### Source document
= = =

The star behind the dust cloud will look dimmer and redder. The dimming is extinction. The color shift toward red is reddening.

This short PBS LearningMedia / NASA resource is a strong visual companion to the infrared-star-formation discussion above.

Open the video in a new tab ↗

The Giant Molecular Cloud: The Birthplace of Stars

Giant molecular cloud (GMC) — a massive accumulation of cold, dense molecular gas. These clouds are among the coldest places in the galaxy and are the main sites of star formation.*

Not all parts of the interstellar medium form stars. Star formation happens mainly in the coldest and densest clouds, called giant molecular clouds.

A giant molecular cloud is a huge, cold cloud made mostly of molecular hydrogen, along with dust and other molecules. Typical temperatures are about \(10\ \text{K}\), so these clouds are among the coldest places in the galaxy.

Why are these clouds important? Because star formation requires conditions where gravity can begin to overpower the internal support of the gas.

A giant molecular cloud does not usually collapse all at once. Turbulent motions, magnetic effects, and internal pressure can help support the cloud for a time. But that balance can be disturbed.

What Triggers Collapse?

Several processes can compress a giant molecular cloud and help push parts of it toward collapse:

  • a shock wave from a nearby supernova
  • a collision with another cloud
  • compression as the cloud moves through a spiral arm
  • winds and radiation from nearby young massive stars

The big idea is simple:

Star formation often begins when a cloud is compressed enough that gravity starts to win locally.

Stars do not usually form because an isolated cloud just “decides” to collapse on its own. Star formation is often triggered by changes in the cloud’s environment.

The Jeans Criterion: When Does Gravity Win?

Now we can ask the key physics question of the lecture:

When will a cloud actually collapse?

A gas cloud is a competition between two effects:

  • gravity, which pulls matter inward
  • pressure, which resists compression

For ASTR 101, the most important reasoning is:

  • hotter gas \(\rightarrow\) faster particle motion \(\rightarrow\) stronger pressure support
  • colder gas \(\rightarrow\) weaker pressure support
  • denser gas \(\rightarrow\) stronger self-gravity in that region

Astronomers summarize this competition with the Jeans criterion.

A region of gas will collapse if its mass is greater than the Jeans mass, the threshold above which gravity can overcome pressure.

\[ \text{cloud mass} > \text{Jeans mass} \]

Jeans criterion — a cloud of gas will undergo gravitational collapse if its mass exceeds the Jeans mass, the threshold set by the balance between gravity and thermal pressure. Conceptually: colder, denser regions are easier to collapse.*

You do not need the full equation here. What matters is the pattern:

  • colder regions are easier to collapse
  • denser regions are easier to collapse
  • hotter regions are harder to collapse

Star formation is most likely in regions that are cold, dense, and massive enough for gravity to overpower pressure.

Suppose two clouds have the same mass, but one is colder.

Before looking at the answer, predict:

  • In which cloud do particles move more slowly?
  • In which cloud is pressure weaker?
  • Which cloud should be easier to collapse?

The colder cloud has slower particle motion and weaker pressure support, so it is easier for gravity to win. That means the colder cloud is more likely to collapse.

= = =

(Data items)
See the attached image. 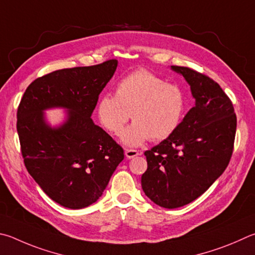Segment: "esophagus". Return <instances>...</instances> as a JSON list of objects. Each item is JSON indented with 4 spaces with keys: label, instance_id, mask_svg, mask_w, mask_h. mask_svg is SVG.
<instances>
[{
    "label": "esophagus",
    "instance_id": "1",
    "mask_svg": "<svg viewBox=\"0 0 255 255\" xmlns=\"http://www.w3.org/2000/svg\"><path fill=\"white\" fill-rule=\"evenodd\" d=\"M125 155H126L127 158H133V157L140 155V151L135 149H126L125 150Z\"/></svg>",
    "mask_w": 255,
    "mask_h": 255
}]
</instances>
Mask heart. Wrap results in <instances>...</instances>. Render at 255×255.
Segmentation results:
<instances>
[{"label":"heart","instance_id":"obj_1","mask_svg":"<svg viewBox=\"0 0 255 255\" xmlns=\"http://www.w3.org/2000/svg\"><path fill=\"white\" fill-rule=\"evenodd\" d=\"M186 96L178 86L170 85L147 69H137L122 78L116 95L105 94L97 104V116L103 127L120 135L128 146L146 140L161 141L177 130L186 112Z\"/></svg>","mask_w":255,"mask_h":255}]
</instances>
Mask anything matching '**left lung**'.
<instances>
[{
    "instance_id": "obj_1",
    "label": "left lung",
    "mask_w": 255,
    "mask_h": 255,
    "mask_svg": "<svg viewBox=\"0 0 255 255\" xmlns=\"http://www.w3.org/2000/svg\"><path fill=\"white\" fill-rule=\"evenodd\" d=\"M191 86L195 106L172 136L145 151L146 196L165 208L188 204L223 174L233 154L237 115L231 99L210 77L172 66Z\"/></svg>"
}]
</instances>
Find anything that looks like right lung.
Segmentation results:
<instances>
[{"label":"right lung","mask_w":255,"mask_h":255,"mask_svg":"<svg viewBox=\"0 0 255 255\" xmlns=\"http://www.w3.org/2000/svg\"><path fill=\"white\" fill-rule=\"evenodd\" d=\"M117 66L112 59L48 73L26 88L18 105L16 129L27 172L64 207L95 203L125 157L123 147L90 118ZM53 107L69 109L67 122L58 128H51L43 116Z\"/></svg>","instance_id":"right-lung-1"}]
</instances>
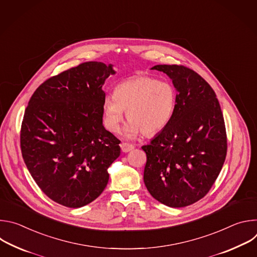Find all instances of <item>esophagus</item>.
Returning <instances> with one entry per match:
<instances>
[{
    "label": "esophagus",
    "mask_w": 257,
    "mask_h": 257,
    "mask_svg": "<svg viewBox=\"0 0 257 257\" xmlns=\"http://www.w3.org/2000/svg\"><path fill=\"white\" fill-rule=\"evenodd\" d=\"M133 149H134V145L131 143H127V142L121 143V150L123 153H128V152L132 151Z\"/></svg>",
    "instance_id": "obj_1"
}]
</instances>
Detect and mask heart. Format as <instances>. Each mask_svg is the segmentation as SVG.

= = =

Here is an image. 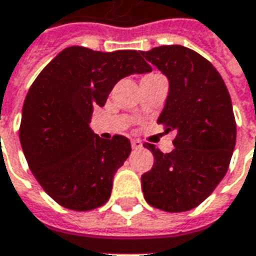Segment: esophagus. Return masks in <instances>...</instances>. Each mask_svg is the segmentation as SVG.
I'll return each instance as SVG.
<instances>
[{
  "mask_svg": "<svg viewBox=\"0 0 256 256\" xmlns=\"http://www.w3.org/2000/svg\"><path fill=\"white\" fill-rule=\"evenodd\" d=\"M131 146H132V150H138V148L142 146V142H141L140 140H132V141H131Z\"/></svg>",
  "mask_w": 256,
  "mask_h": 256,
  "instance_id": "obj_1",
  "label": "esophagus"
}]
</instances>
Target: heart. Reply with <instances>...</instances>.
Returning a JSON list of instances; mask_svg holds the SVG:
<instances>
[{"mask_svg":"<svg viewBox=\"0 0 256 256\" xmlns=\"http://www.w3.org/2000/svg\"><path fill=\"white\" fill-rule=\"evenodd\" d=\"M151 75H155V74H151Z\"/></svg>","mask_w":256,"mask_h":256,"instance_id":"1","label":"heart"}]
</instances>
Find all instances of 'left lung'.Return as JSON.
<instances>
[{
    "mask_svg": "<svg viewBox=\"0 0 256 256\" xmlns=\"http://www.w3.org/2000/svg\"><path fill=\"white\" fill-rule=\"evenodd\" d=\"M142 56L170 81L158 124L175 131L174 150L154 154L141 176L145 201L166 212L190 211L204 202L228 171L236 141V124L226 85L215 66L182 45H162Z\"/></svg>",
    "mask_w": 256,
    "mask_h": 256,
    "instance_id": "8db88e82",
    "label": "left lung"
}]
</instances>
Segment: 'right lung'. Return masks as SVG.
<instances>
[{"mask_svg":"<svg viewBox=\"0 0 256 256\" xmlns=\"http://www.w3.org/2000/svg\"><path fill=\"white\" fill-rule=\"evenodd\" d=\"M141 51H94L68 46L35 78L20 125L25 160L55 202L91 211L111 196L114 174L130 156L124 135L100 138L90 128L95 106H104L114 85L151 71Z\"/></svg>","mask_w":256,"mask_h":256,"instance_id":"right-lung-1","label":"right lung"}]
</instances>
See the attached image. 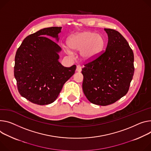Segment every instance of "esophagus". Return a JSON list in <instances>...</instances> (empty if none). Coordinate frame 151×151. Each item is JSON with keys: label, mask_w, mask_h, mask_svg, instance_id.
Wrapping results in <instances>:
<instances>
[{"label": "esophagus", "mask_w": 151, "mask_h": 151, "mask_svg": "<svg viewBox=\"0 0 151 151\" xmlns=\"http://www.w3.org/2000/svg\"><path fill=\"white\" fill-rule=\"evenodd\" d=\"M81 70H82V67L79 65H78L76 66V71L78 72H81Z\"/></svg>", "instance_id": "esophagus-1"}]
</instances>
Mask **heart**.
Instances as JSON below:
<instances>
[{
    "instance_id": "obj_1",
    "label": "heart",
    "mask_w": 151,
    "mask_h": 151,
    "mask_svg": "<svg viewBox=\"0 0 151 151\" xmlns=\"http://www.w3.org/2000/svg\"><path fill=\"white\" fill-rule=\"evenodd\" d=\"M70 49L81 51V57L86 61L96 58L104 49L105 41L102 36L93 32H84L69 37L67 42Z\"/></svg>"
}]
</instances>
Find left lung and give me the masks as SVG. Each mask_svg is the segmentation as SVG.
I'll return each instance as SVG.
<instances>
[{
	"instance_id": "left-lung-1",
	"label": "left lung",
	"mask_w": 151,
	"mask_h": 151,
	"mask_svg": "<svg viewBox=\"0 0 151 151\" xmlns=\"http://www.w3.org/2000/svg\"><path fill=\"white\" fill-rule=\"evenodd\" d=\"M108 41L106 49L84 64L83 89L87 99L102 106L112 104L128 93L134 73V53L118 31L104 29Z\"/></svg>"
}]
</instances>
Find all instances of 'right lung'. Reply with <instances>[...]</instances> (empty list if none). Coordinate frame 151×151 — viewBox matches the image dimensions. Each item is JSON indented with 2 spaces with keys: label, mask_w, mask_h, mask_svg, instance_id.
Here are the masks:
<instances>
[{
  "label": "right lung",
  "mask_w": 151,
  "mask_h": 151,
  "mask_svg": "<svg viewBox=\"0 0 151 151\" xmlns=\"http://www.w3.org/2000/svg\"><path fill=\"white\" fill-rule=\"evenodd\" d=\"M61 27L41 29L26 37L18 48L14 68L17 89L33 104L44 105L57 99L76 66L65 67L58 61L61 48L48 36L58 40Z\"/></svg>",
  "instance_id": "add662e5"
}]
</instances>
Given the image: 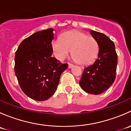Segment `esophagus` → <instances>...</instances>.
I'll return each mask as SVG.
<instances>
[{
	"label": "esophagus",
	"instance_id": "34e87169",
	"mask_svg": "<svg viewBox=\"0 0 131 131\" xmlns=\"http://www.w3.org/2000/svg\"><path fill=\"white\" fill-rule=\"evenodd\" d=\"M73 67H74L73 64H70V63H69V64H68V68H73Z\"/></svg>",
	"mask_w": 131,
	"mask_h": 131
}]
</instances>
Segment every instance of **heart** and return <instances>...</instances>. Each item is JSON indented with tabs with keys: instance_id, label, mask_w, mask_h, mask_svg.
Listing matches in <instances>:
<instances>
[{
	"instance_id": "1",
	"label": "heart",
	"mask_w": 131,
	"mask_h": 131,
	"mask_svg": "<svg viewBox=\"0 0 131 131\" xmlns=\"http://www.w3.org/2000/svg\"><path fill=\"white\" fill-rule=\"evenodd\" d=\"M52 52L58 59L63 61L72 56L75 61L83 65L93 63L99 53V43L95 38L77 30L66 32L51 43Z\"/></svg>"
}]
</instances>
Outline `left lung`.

= = =

### Task list
1. Answer these questions from the star-formation text.
(a) What is the dimming of a star seen behind a dust cloud called?
(b) What is the typical temperature of a giant molecular cloud?
(c) Under the Jeans criterion, a region of gas will collapse if its mass is greater than what?
2. Reproduce everything in the star-formation text from "Giant molecular cloud (GMC)" down to "of the gas.".

### Responses per task
1.
(a) Extinction.
(b) About 10 K.
(c) The Jeans mass.

2.
Giant molecular cloud (GMC) — a massive accumulation of cold, dense molecular gas. These clouds are among the coldest places in the galaxy and are the main sites of star formation.*

Not all parts of the interstellar medium form stars. Star formation happens mainly in the coldest and densest clouds, called giant molecular clouds.

A giant molecular cloud is a huge, cold cloud made mostly of molecular hydrogen, along with dust and other molecules. Typical temperatures are about \(10\ \text{K}\), so these clouds are among the coldest places in the galaxy.

Why are these clouds important? Because star formation requires conditions where gravity can begin to overpower the internal support of the gas.